Max Jacob, Chronique des temps héroïques

Mystères du cubisme

Dans ce livre, Max Jacob se dit “pol­tron”. Ce qui ne l’empêche pas -  dans une période com­pa­rable à la nôtre  où tout le monde spé­cule en affir­ma­tions dis­cu­tables mais où “per­sonne ne dit : “je mens” et où tout le monde se pare de la vérité, alors que dire “je mens” serait la seule chose vraie que l’on puisse dire de faire”  - de pré­sen­ter un série de mises au point qui, s’il avait été cou­ra­geux, auraient été des “mises aux poings”.

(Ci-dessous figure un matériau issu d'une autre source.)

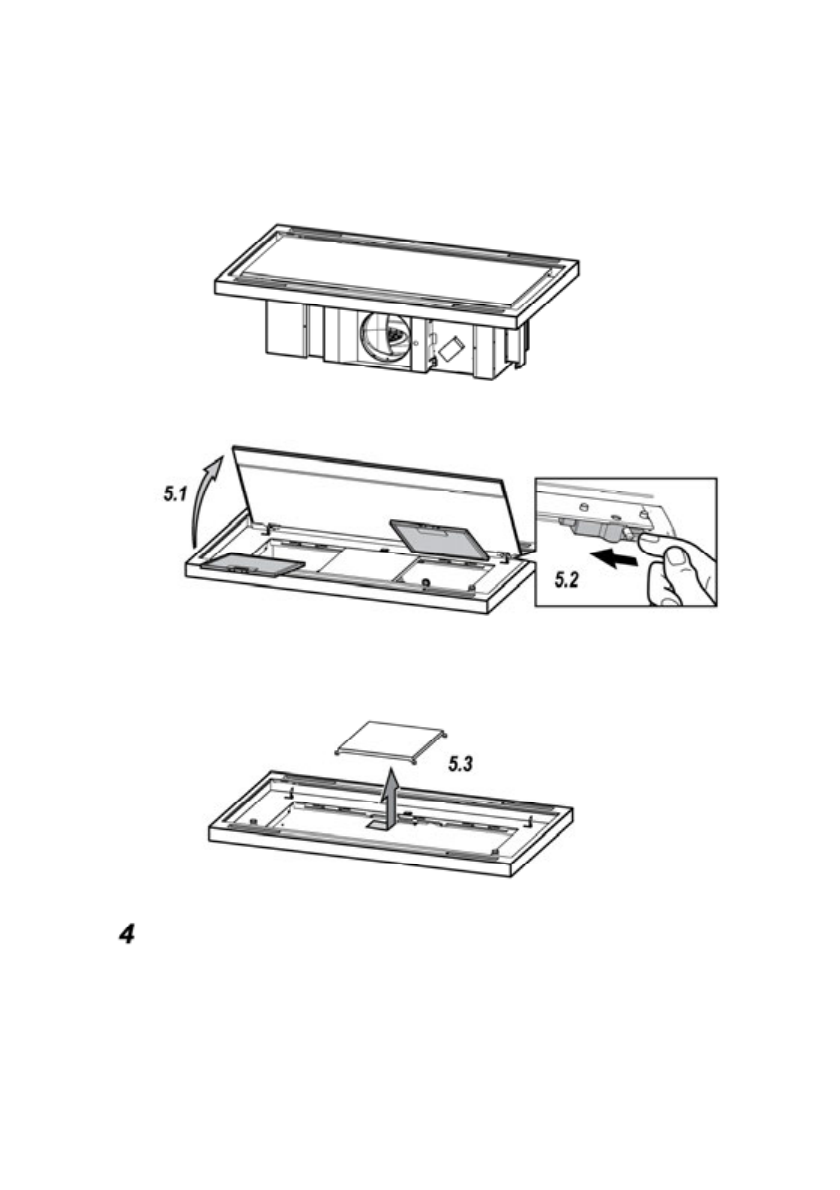 5.1

5.2

5.3

4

Sa ten­ta­tive reste néan­moins un exploit car com­ment “Faire l’essai de la jus­tice quand l’univers ne pense qu’à la force ?”  et qu’ “une bonne conscience porte tou­jours une arme à feu.” ?
Dès lors, l”auteur garde sur lui un revol­ver modèle 1905, preuve que la rai­son et la logique res­tent les mêmes pour les temps ordi­naires que celles de guerre — et même si ce texte témoigne de l’amitié entre l’auteur et Picasso .

Max Jacob ren­contre le peintre en 1901 à Paris. Naît une fra­ter­nité qui fait de l’écrivain le témoin quasi quo­ti­dien du tra­vail de Picasso. Et si, vingt ans plus tard, les liens sont plus lâches, ils ne seront jamais vrai­ment défaits.
Certes, il existe par­fois une jalou­sie à l’égard du peintre. Mais c’est tou­jours Picasso que l’écrivain désigne comme son héros (aux côtés d’Apollinaire ou Sal­mon) lorsqu’il doit écrire sur l’époque de la rue Ravignan.

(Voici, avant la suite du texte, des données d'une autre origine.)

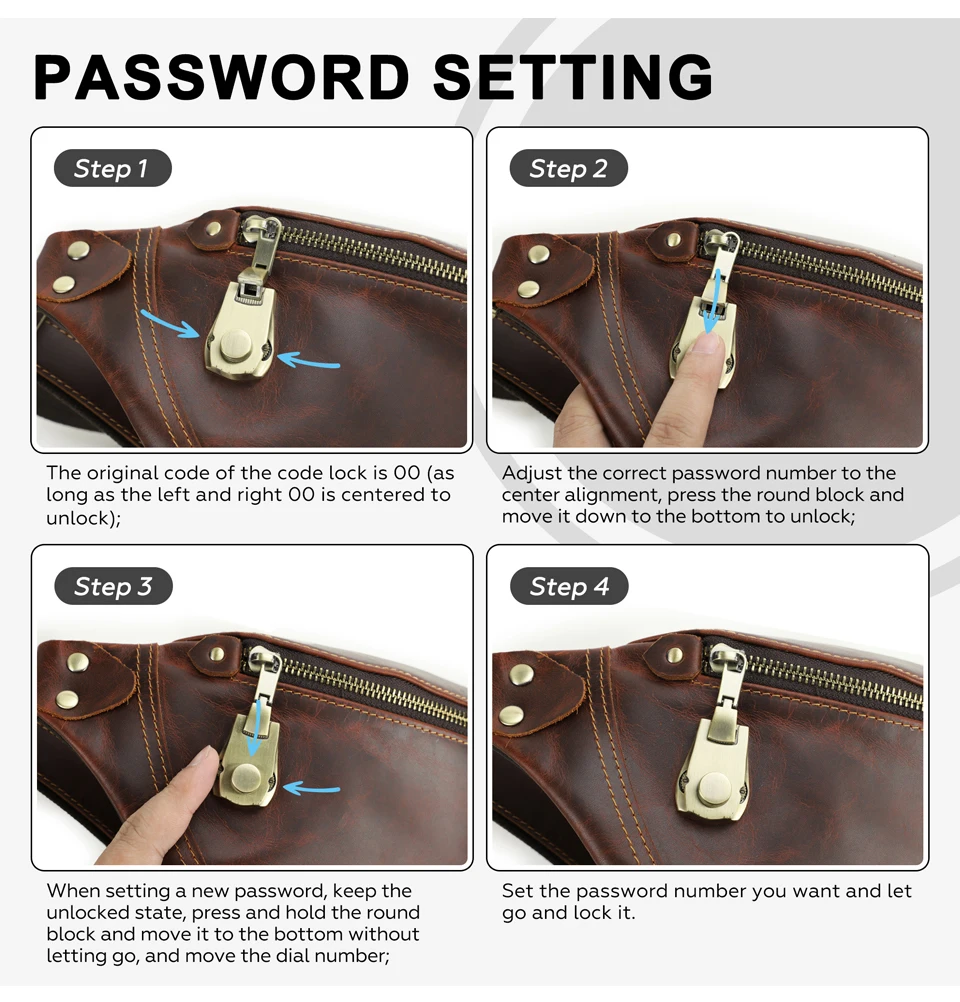 PASSWORD SETTING

Step 1

The original code of the code lock is 00 (as long as the left and right 00 is centered to unlock);

Step 2

Adjust the correct password number to the center alignment, press the round block and move it down to the bottom to unlock;

Step 3

When setting a new password, keep the unlocked state, press and hold the round block and move it to the bottom without letting go, and move the dial number;

Step 4

Set the password number you want and let go and lock it.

A la mort du mar­chand Paul Guillaume, sa veuve demande à Jacob une pré­face au volume des mémoires de son mari. Le pro­jet devien­dra un récit auto­bio­gra­phique fon­da­men­tal sur le  cubisme : La chro­nique des temps héroïques. À la manière d’un jour­nal, Max Jacob y livre ses sou­ve­nirs sur la période 1910–1930. écrits en 1935–1936. Le livre évoque les futu­ristes, les sur­réa­listes, le lapin Agile, Apol­li­naire, Picasso et bien sûr le mar­chand des arts pri­mi­tifs.
Quoiqu’il se soit tou­jours refusé à écrire des Mémoires, il ne déro­gea à cette règle que pour ce témoi­gnage. « Je ne suis pas his­to­rien. Je ne suis com­mère que pour me dis­traire, je cherche avec vous les grandes lignes d’une époque. Je ne parle que de ce que j’ai vu, senti, vécu, parce que je suis poète et les poètes ne parlent que de ce qu’ils sentent. ».

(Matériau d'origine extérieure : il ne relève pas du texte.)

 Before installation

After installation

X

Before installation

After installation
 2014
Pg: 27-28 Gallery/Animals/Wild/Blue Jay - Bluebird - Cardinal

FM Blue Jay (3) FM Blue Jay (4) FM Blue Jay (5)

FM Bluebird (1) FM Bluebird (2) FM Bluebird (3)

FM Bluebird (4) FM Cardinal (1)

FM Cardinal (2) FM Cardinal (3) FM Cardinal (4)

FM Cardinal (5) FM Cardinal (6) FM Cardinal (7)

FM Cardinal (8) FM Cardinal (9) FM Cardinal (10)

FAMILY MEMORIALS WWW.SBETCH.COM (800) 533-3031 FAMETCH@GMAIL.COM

C’est en 1956 que Louis Bro­der en fera une édi­tion limi­tée, avec des eaux-fortes de Picasso, d’après un manus­crit com­plet des huit cha­pitres que Fata Mor­gana réédite. Ce livre per­met de pré­ci­ser les mys­tères du cubisme.
Il rap­pelle  ce qu’il est devenu dans son  évi­dence mais qui ne l’était en rien à l’époque.

jean-paul gavard-perret

Max Jacob, Chro­nique des temps héroïques, Illus­tra­tions de Pablo Picasso, Fata Mor­gana, Fon­froide leHaut, 2020, 144 p. — 23,00 €.